I’m using the Apache Commons 1.4.1 library to uncompress “.tar” files.
Problem: I don’t have to extract all files. I have to extract specific files from specific location inside a tar archive. i have to extract only few .xml files where as the size of the TAR file is around 300 MB & it is waste of resource in uncompressing the entire content.
I am stuck up & confused whether i have to do a nested directory compare or is there is any way around?
Note: location of the .XML(required files) is always same.

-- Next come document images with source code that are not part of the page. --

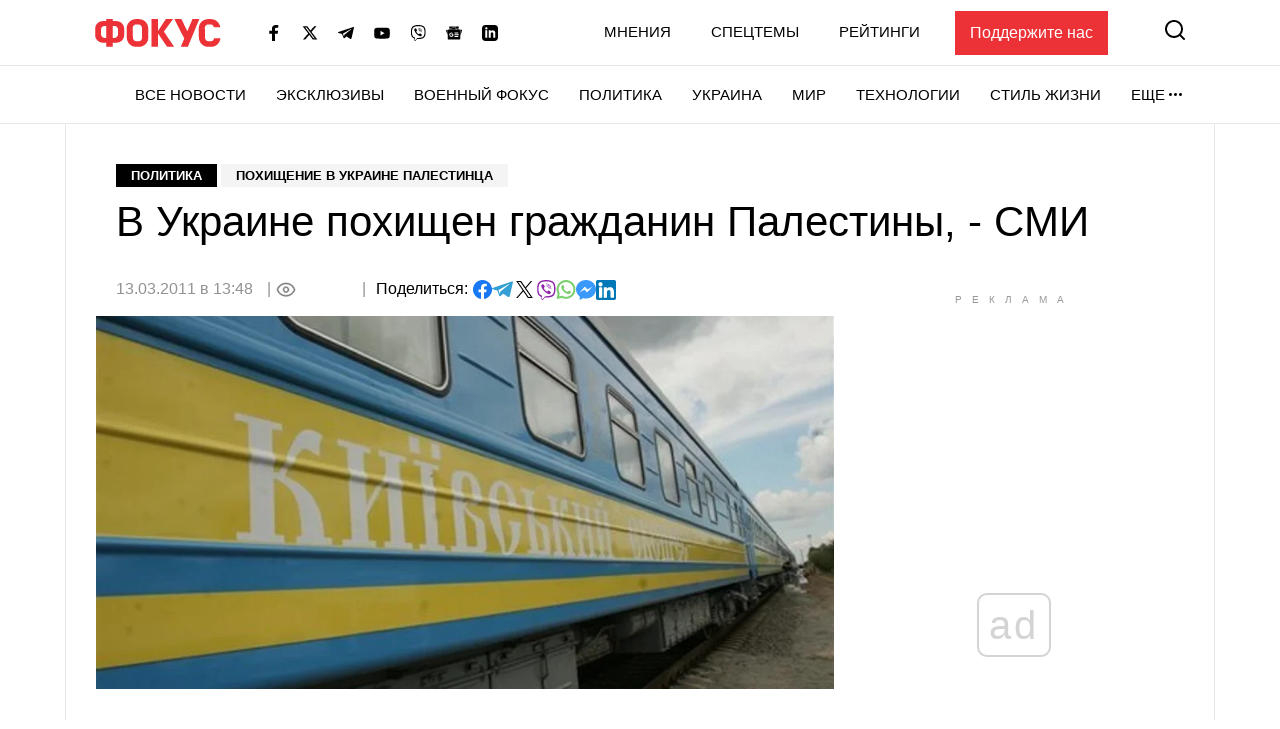

--- FILE ---
content_type: text/html; charset=utf-8
request_url: https://www.google.com/recaptcha/api2/aframe
body_size: 266
content:
<!DOCTYPE HTML><html><head><meta http-equiv="content-type" content="text/html; charset=UTF-8"></head><body><script nonce="fNKDGkrEvd-vsdRAc887-A">/** Anti-fraud and anti-abuse applications only. See google.com/recaptcha */ try{var clients={'sodar':'https://pagead2.googlesyndication.com/pagead/sodar?'};window.addEventListener("message",function(a){try{if(a.source===window.parent){var b=JSON.parse(a.data);var c=clients[b['id']];if(c){var d=document.createElement('img');d.src=c+b['params']+'&rc='+(localStorage.getItem("rc::a")?sessionStorage.getItem("rc::b"):"");window.document.body.appendChild(d);sessionStorage.setItem("rc::e",parseInt(sessionStorage.getItem("rc::e")||0)+1);localStorage.setItem("rc::h",'1770066078009');}}}catch(b){}});window.parent.postMessage("_grecaptcha_ready", "*");}catch(b){}</script></body></html>

--- FILE ---
content_type: application/javascript; charset=utf-8
request_url: https://fundingchoicesmessages.google.com/f/AGSKWxX787QzJxb5dSmFlrq0iVsi4cuolY-5cVfBHBr36ga3XInI_YAQCevdW2f0cspE2xIEl3C4Yf-VhE6a4EuMZjVSVHLYUaamf5HdzeGl80OKHL5itpPobipdKe3tIm4MeD-oD8OMavrKVpyp8j142rEKtPh3G0SIxeZp-XtWvd715a1E24WmfMNSwlxW/_/get-advert-/display-ads-/download/ad./game-ads./adpage.
body_size: -1281
content:
window['6719ade1-bde7-45dc-a3ee-ebd3f3714fa4'] = true;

The structure of the TAR is:
directory:E:\Root\data
file:E:\Root\datasheet.txt
directory:E:\Root\map
file:E:\Root\mapers.txt
directory:E:\Root\ui
file:E:\Root\ui\capital.txt
file:E:\Root\ui\info.txt
directory:E:\Root\ui\sales
file:E:\Root\ui\sales\Reqest_01.xml
file:E:\Root\ui\sales\Reqest_02.xml
file:E:\Root\ui\sales\Reqest_03.xml
file:E:\Root\ui\sales\Reqest_04.xml
directory:E:\Root\ui\sales\stores
directory:E:\Root\ui\stores
directory:E:\Root\urls
directory:E:\Root\urls\fullfilment
file:E:\Root\urls\fullfilment\Cams_01.xml
file:E:\Root\urls\fullfilment\Cams_02.xml
file:E:\Root\urls\fullfilment\Cams_03.xml
file:E:\Root\urls\fullfilment\Cams_04.xml
directory:E:\Root\urls\fullfilment\profile
directory:E:\Root\urls\fullfilment\registration
file:E:\Root\urls\options.txt
directory:E:\Root\urls\profile
Constraint: i cant use JDK 7 & have to stick with Apache commons library.
My current Solution:
public static void untar(File[] files) throws Exception {
String path = files[0].toString();
File tarPath = new File(path);
TarEntry entry;
TarInputStream inputStream = null;
FileOutputStream outputStream = null;
try {
inputStream = new TarInputStream(new FileInputStream(tarPath));
while (null != (entry = inputStream.getNextEntry())) {
int bytesRead;
System.out.println("tarpath:" + tarPath.getName());
System.out.println("Entry:" + entry.getName());
String pathWithoutName = path.substring(0, path.indexOf(tarPath.getName()));
System.out.println("pathname:" + pathWithoutName);
if (entry.isDirectory()) {
File directory = new File(pathWithoutName + entry.getName());
directory.mkdir();
continue;
}
byte[] buffer = new byte[1024];
outputStream = new FileOutputStream(pathWithoutName + entry.getName());
while ((bytesRead = inputStream.read(buffer, 0, 1024)) > -1) {
outputStream.write(buffer, 0, bytesRead);
}
System.out.println("Extracted " + entry.getName());
}
}
The TAR file format is designed to be written or read as a stream (ie, to/from a tape drive), and does not have a centralized header. So no, there’s no way around reading the entire file to extract individual entries.
If you want random access, you should use the ZIP format, and open using the JDK’s
ZipFile. Assuming that you have enough virtual memory, the file will be memory-mapped, making random access very fast (I haven’t looked to see if it will use a random-access file if unable to memory-map).